In questo luogo, conosciuto anche come il fosso della Vetrana, il giorno 19 marzo 1944, tracimò il magma incandescente proveniente da uno dei due flussi lavici principali fuoriusciti dal cratere (uno meridionale esauritosi a quota 350 e l”altro in direzione nord). In maniera lenta ma inesorabile (300 m/h) la colata settentrionale, seguendo il tragitto delle lave del 1855 e del 1872, raggiunse gli abitati di San Sebastiano e Massa di Somma, ricoprendone i due terzi del loro territorio. Il flusso colpì le prime case all”alba del 21 marzo, fermandosi definitivamente solo il giorno dopo. Una lingua di fuoco deviò dal suo cammino principale in direzione Lave Novelle (Ercolano) ma s”arrestò poco prima che di raggiungere la Sazione-Centrale Elettrica della Ferrovia Vesuviana (l”attuale Cook).
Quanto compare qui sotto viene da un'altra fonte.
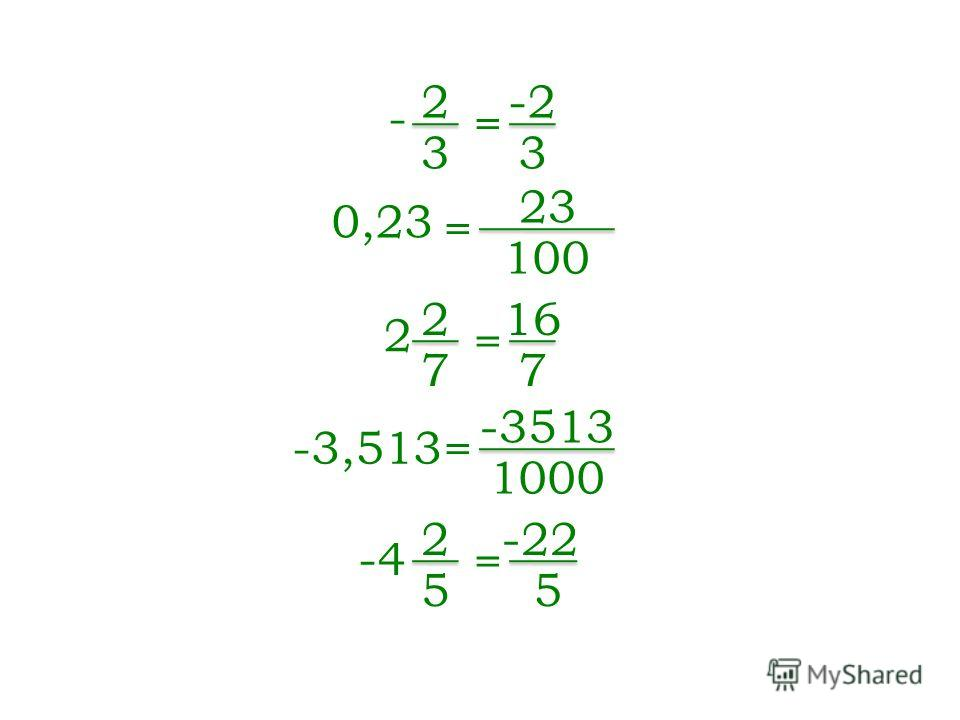 2 3 - = -2-2 3 = 23 100 0,23 2 7 2 = 16 7 = -3513 1000 -3,513 2 5 -4 = -22 5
Lo scenario odierno lascia solo in parte immaginare l”inferno del “44, la vegetazione rigogliosa colora e profuma tutto il fiume pietrificato, lo stereocaulon vesuvianum, un lichene autoctono, ha colonizzato di argentee foglioline le dure pietre laviche, ne ha roso lentamente la struttura, creando il primo humus per le piante colonizzatrici. Oggi ginestre, valeriana ed elicriso rendono questo luogo tutt”altro che infernale. Il panorama che ci si presenta è realmente di quelli più belli delle nostre passeggiate, la colata multicolore davanti a noi, a settentrione e a occidente Napoli, il golfo, le isole e tutto il suo hinterland. Più in basso si intravedono San Sebastiano e Massa e in particolar modo via Luca Giordano che, al confine dei due centri, segna con una netta linea retta l”ovest, proprio dove la lava, perdendo la sua spinta, risparmiò l”abitato di Cercola.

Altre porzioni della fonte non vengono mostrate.